BEGIN SELECTED EXCERPT
Music therapists seem to have the gift—not just of music. “In my own personal experience, music therapists are really ‘in tune’ with how to produce effective, healing music, whether instrumental or vocal,” she says. “We possess an understanding of the human spirit from the inside out, and are able to manipulate the musical elements in a truly desirable way to aid the healing process.”

What the Science Says

Music therapists witness such minor miracles on a regular basis. The scientific literature demonstrates music therapy’s effectiveness and its increased use in a variety of healthcare genres:

A May 2014 study in the Journal of Patient Preference and Adherence found music therapy improved global and social functioning in schizophrenia and/or serious mental disorders, gait and related activities in Parkinson’s disease, depressive symptoms, and sleep quality.

In the Journal of Addictions Nursing, an October 2014 report said that substance abuse “treatment programs may be utilizing art and music therapies to address unique patient needs of women and adolescents.”

The Journal of Psychiatric and Mental Health Nursing shared a December 2014 study, reporting “music therapy may have potential benefits in reducing anxiety, depression and agitated behavior displayed by elderly people with dementia as well as improving cognitive functioning and quality of life.”
END SELECTED EXCERPT
▶ _WORK TASK 1_: Repeat, word for word, the stretch of the music therapy passage from "What the Science" through "and sleep quality.".
▶ _WORK TASK 2_: Carry on the music therapy passage, starting right after its last sentence.
The material comes from a separate source unrelated to the music therapy passage.
BEGIN DATA EXCERPTS
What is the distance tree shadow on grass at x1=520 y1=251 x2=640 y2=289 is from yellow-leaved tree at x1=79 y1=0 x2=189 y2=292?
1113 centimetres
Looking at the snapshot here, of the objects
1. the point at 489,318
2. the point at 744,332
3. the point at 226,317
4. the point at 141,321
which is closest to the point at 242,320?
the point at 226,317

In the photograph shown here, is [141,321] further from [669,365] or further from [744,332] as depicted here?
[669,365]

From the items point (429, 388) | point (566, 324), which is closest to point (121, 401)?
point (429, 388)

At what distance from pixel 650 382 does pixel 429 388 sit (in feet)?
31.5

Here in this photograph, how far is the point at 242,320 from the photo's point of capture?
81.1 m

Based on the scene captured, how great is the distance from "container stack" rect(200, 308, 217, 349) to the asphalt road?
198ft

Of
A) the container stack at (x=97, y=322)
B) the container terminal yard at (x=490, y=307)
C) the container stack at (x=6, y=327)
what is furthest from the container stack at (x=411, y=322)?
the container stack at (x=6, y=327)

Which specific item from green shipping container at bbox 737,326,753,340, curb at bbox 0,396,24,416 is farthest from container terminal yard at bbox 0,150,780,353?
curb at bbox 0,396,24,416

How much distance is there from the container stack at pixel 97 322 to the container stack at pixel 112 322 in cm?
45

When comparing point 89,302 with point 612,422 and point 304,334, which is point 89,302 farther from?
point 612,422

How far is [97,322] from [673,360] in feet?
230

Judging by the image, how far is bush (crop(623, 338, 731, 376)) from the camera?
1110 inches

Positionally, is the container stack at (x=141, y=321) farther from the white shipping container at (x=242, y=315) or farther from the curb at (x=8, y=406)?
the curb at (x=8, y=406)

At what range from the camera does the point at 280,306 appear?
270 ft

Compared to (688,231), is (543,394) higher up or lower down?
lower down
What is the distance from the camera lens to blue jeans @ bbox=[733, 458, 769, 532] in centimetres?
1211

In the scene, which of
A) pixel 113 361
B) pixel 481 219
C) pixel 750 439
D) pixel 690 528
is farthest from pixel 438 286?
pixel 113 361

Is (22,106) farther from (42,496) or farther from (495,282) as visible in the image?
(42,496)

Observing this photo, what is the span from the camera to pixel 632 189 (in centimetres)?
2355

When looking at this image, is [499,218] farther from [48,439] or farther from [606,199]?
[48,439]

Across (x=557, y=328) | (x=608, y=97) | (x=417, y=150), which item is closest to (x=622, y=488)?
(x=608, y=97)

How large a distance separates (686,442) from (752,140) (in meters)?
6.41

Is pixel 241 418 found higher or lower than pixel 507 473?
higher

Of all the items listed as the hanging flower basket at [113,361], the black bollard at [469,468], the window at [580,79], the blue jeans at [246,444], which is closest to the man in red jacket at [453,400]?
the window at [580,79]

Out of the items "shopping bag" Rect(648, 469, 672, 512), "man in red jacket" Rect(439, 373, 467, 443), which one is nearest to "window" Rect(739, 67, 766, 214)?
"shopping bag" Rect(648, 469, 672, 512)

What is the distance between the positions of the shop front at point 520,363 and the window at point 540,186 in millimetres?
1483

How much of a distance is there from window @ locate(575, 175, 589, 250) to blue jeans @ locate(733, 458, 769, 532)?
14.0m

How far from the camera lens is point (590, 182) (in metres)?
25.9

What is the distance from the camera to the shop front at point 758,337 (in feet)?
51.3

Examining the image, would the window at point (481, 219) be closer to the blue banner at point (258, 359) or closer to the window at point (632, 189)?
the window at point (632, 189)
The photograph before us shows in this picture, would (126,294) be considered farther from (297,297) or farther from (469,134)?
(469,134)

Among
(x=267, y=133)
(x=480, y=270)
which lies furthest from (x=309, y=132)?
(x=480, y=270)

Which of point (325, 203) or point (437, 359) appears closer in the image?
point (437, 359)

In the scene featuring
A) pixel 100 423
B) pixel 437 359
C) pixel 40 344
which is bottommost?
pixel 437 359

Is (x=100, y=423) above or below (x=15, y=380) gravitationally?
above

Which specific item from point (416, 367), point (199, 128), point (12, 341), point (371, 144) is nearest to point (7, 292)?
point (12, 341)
END DATA EXCERPTS
▶ _ANSWER AREA 1_:
What the Science Says

Music therapists witness such minor miracles on a regular basis. The scientific literature demonstrates music therapy’s effectiveness and its increased use in a variety of healthcare genres:

A May 2014 study in the Journal of Patient Preference and Adherence found music therapy improved global and social functioning in schizophrenia and/or serious mental disorders, gait and related activities in Parkinson’s disease, depressive symptoms, and sleep quality.

▶ _ANSWER AREA 2_:
How to Get There

The music therapy degree is a four-year bachelor’s degree in music, divided into three foundations: music, clinical and actual music therapy. The clinical focus requires 1,200 hours of field work or an internship at a healthcare or educational facility. You’ll obtain your B.A. at one of 74 AMTA-approved schools.

Once you complete that or its equivalent, you sit for the national certification exam administered by The Certification Board for Music Therapists, a separate organization. Then you’ll obtain your MT-BC (board certified) credential to practice. Master’s and doctoral programs also offer the opportunity to move further forward.

If you already have a B.A. in music, you’ll do a certificate program or MT equivalency. Take only those courses necessary to complete what would be the equivalent of a B.A. in music therapy—not an “entire degree.” If you work in a related healthcare field, you may be an ideal candidate for a certificate program, so to get more information, contact individual degree programs.

Want to test the waters first?  Volunteer for opportunities in nursing homes, camps for children with disabilities, and other places that service the disabled.

Salaries vary according to location and focus—full-time or not—says Pinkerton. The overall picture looks generally rosy, with compensation between $25,000 and $200,000 annually. According to PayScale data, the average salary for a music therapist is $39,755 per year, with a reported salary range of $25,482 to $74,419 annually.

In addition to basic career opportunities, Pinkerton says her creative and innovative peers often develop how-to CDs, activity books, and online continuing education curricula.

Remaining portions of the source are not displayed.